> DIRECTION:
Output each line of the items below as a numbered list, skipping blank lines and leaving out the pictures.

---- GIVEN RECORDS

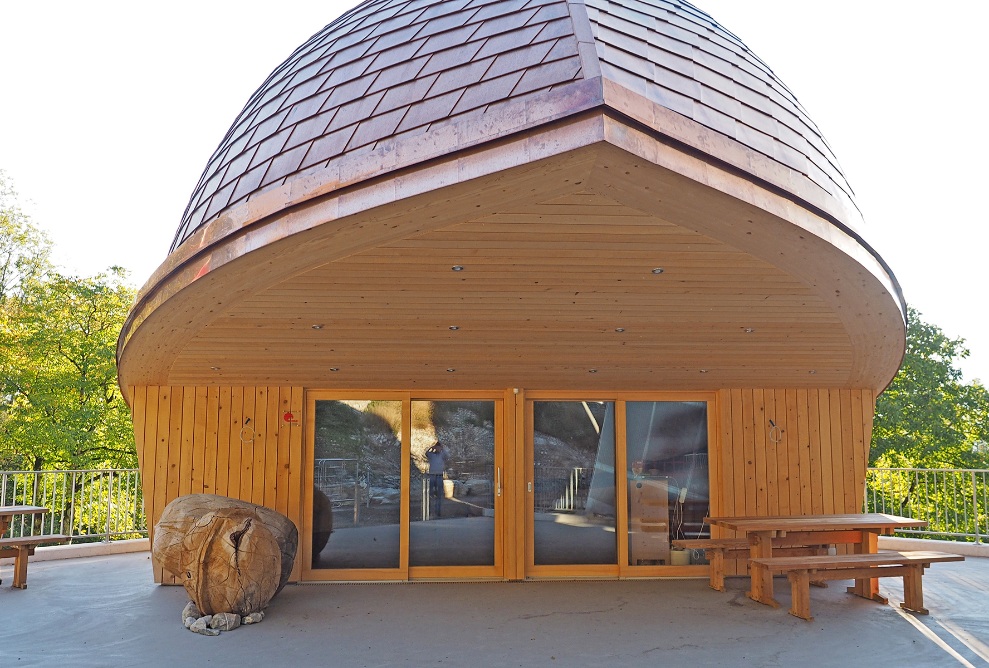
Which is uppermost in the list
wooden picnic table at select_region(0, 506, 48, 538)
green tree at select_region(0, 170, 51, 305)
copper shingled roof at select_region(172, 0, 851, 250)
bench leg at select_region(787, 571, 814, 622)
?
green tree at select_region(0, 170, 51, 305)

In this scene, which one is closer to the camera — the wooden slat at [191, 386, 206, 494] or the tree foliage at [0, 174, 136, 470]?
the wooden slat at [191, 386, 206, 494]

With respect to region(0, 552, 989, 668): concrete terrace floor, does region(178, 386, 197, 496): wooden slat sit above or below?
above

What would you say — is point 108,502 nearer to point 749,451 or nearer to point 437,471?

--------

> SOLUTION TO THE PROBLEM:
1. Which is uppermost in the list
2. wooden picnic table at select_region(0, 506, 48, 538)
3. green tree at select_region(0, 170, 51, 305)
4. copper shingled roof at select_region(172, 0, 851, 250)
5. bench leg at select_region(787, 571, 814, 622)
6. ?
7. green tree at select_region(0, 170, 51, 305)
8. In this scene, which one is closer to the camera — the wooden slat at [191, 386, 206, 494] or the tree foliage at [0, 174, 136, 470]?
9. the wooden slat at [191, 386, 206, 494]
10. With respect to region(0, 552, 989, 668): concrete terrace floor, does region(178, 386, 197, 496): wooden slat sit above or below?
11. above
12. What would you say — is point 108,502 nearer to point 749,451 or nearer to point 437,471?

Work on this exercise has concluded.